Before I do so, however, I will say a few words about the reasons for using class time to engage students in these activities, as opposed to the more traditional ways to spend class time, such as lecture, reading passages from a text, class discussion, etc. The reasons are as follows:
- Concentration. It is difficult to pay close attention for one hour and fifteen minutes. In-class activities are good ways to keep students focused.
- Responsibility. I think that, if I cover the readings in their entirety in class, I give students the impression that they don’t need to bother with the texts outside of class. So I make sure that students read the assigned texts outside of class, and then engage them in activities in class that expand on the readings.
- Convenience.
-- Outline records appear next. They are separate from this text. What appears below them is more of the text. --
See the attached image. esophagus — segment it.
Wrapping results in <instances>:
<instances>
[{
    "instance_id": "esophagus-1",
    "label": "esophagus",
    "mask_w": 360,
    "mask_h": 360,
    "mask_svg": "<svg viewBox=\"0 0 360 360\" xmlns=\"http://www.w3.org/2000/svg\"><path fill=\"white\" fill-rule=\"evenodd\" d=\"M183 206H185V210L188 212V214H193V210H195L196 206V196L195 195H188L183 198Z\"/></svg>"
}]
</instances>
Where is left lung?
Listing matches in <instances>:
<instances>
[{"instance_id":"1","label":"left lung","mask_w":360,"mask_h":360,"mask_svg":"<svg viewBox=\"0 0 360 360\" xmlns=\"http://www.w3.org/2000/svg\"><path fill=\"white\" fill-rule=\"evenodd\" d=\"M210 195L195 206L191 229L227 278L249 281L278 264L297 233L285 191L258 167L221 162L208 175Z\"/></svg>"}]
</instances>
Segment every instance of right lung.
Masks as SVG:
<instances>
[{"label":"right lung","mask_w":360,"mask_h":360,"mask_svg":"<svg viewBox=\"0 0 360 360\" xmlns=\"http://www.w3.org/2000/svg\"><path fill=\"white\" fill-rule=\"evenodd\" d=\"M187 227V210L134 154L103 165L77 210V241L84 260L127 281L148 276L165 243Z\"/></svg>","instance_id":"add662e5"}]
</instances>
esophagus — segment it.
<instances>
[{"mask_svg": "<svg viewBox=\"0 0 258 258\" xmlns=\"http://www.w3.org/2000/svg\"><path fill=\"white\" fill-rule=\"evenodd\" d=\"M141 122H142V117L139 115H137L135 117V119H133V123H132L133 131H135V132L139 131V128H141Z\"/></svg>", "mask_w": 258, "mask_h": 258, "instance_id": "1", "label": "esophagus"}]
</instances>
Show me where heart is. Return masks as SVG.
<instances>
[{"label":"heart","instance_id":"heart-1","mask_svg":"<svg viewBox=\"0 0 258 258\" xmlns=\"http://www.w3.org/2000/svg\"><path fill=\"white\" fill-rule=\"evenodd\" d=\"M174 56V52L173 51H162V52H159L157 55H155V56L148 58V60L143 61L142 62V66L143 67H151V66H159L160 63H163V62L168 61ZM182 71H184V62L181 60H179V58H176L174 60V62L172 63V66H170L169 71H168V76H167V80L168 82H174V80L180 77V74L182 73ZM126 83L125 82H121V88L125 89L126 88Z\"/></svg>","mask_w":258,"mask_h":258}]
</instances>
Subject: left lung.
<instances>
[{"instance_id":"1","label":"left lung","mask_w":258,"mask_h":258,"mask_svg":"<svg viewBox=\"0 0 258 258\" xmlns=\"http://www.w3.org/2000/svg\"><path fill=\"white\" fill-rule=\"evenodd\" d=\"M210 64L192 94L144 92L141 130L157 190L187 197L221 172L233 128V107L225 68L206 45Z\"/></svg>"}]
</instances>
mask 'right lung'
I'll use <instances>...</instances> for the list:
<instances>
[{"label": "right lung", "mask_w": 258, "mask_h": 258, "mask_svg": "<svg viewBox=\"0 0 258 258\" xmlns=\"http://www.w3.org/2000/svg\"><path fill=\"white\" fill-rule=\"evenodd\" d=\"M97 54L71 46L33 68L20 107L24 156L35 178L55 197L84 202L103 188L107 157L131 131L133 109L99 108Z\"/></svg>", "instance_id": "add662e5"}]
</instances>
By making course material available to students outside of class (e.g., via a course management system, such as Blackboard or Angel), I allow students to go through the material on their own time and at their own pace.
Since I hold students responsible for reading and discussing the assigned texts outside of class, I don’t have to go over the readings in their entirety in class, and thus I have free time for doing exciting and engaging activities in class. To make sure that students read and discuss the assigned texts, I ask them to post summaries of the main arguments on the discussion board in Blackboard or Angel and comment on a classmate’s post. To help students with the readings, I post PowerPoint slides, notes, and links to online sources about the readings on Blackboard or Angel. I also participate in the discussion on the discussion board.
Let me give an example of what I do in class. After they had read Nagel’s “What It Is Like To Be a Bat,” posted their summaries on the discussion board, and commented on a classmate’s post before class, I show in class a video clip about a blind person who can echo-locate.
Then I put up a PowerPoint slide with the following questions:
- Does the case of Ben Underwood show that human beings can experience what it is like to be a bat? If so, why? If not, why not?
- What would Nagel say about this case?
Through this case, students grasp the distinction between what it is like for one to behave like a bat does and what it is like for a bat to be a bat.
Instead of addressing these questions to the entire class, however, I do what is called a Think-Pair-Share activity. I put up a PowerPoint slide with the following instructions:
- Think. Think about your answer and write it down.
- Pair. Pair up with a classmate and compare your answers.
- Share. Share your answers with the rest of the class when called upon.
I think that this exercise is better than class discussion for the following reasons: (a) it gives students time to think about their answers (time that can now be spent on thinking, since the reading was done outside of class), (b) it lets them know what their classmates think and engage in conversation about it, and (c) everyone gets to participate.
Again, all of the above is based on my own views and personal experience. So make of it what you will. What do you do to keep your students actively engaged?